To do: Reproduce word for word everything in the Vowles biography from "English organ builder" down to "Louisa (née Hopkins).".
───── Exercise text ─────
English organ builder (1826–1912)

William Gibbons Vowles (usually known as W. G. Vowles or Vowles) (1826 – 25 February 1912) was an English pipe organ maker and refurbisher in Bristol, who established his practice in 1856, although with antecedents dating back to 1753. On his retirement in 1908, the firm was incorporated as W. G. Vowles Ltd. That successor firm was acquired by J. W. Walker & Sons Ltd in 1958. Most Vowles organs were installed in the South West of England.

==Early life==
Vowles was born in Bristol in 1826, the son of Reuben Vowles, a glazier, and his first wife Louisa (née Hopkins).

==Origins of his practice==
Brice Seede (1709–1790) was an architect and woodcarver who settled in Bristol in 1753, becoming an organ-builder. He was succeeded by his son Richard Seede (1743–1823). In turn, the younger Seede was succeeded by his apprentice, John Smith (1781–1847). Smith was succeeded by his nephew, Joseph Monday (1798–1856).
───── Provided data ─────
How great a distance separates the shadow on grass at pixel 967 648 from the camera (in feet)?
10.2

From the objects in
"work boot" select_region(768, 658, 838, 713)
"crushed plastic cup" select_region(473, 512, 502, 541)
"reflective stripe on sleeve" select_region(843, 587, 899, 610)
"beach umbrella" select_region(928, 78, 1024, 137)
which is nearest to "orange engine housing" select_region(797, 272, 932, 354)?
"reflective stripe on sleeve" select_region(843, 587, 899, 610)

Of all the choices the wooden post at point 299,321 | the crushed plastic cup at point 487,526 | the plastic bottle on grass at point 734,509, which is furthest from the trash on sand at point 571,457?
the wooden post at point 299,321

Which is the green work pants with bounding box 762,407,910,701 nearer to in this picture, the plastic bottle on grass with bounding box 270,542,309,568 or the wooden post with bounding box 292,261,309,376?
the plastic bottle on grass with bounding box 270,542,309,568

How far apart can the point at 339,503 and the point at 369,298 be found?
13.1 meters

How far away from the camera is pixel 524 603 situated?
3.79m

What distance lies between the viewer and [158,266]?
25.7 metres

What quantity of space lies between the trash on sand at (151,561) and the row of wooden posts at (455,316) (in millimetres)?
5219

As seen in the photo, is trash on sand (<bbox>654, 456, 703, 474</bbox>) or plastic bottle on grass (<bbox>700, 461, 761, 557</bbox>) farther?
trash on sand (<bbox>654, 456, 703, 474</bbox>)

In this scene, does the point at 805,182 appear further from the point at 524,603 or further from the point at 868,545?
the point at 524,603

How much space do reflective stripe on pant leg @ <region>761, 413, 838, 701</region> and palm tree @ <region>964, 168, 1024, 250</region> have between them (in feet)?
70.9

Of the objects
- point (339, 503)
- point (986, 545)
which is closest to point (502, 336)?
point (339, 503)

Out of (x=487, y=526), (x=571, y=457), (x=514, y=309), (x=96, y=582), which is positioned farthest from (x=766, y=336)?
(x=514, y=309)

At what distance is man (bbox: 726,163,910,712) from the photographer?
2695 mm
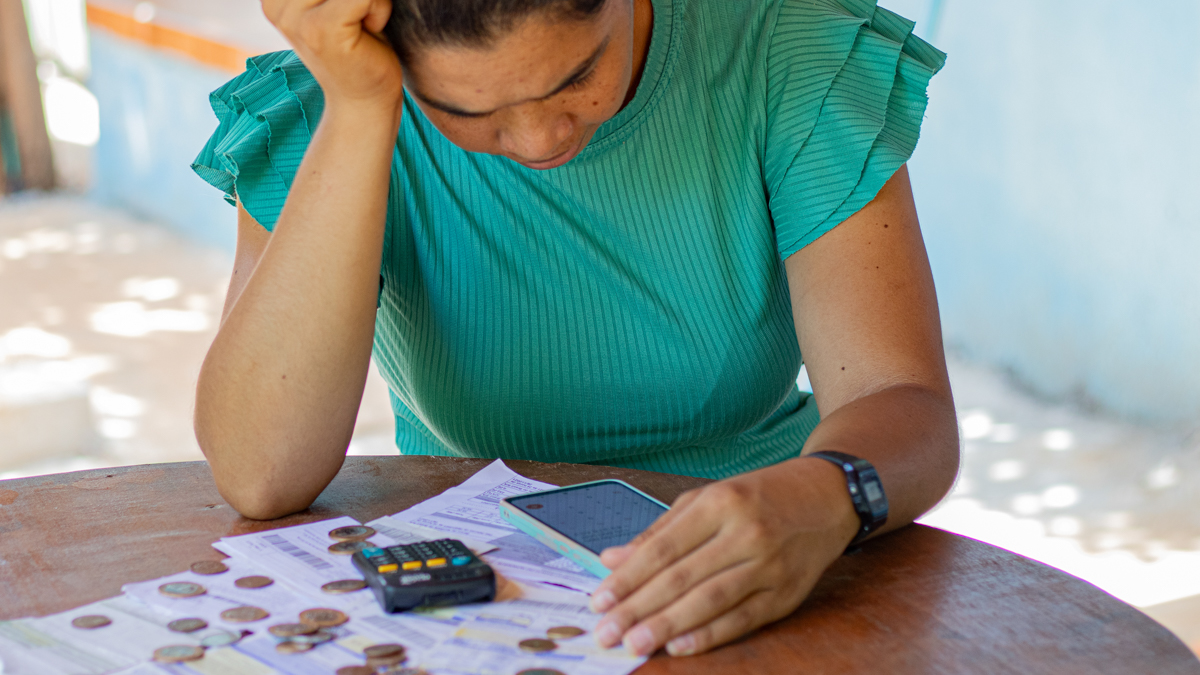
─────
Task response:
English organ builder (1826–1912)

William Gibbons Vowles (usually known as W. G. Vowles or Vowles) (1826 – 25 February 1912) was an English pipe organ maker and refurbisher in Bristol, who established his practice in 1856, although with antecedents dating back to 1753. On his retirement in 1908, the firm was incorporated as W. G. Vowles Ltd. That successor firm was acquired by J. W. Walker & Sons Ltd in 1958. Most Vowles organs were installed in the South West of England.

==Early life==
Vowles was born in Bristol in 1826, the son of Reuben Vowles, a glazier, and his first wife Louisa (née Hopkins).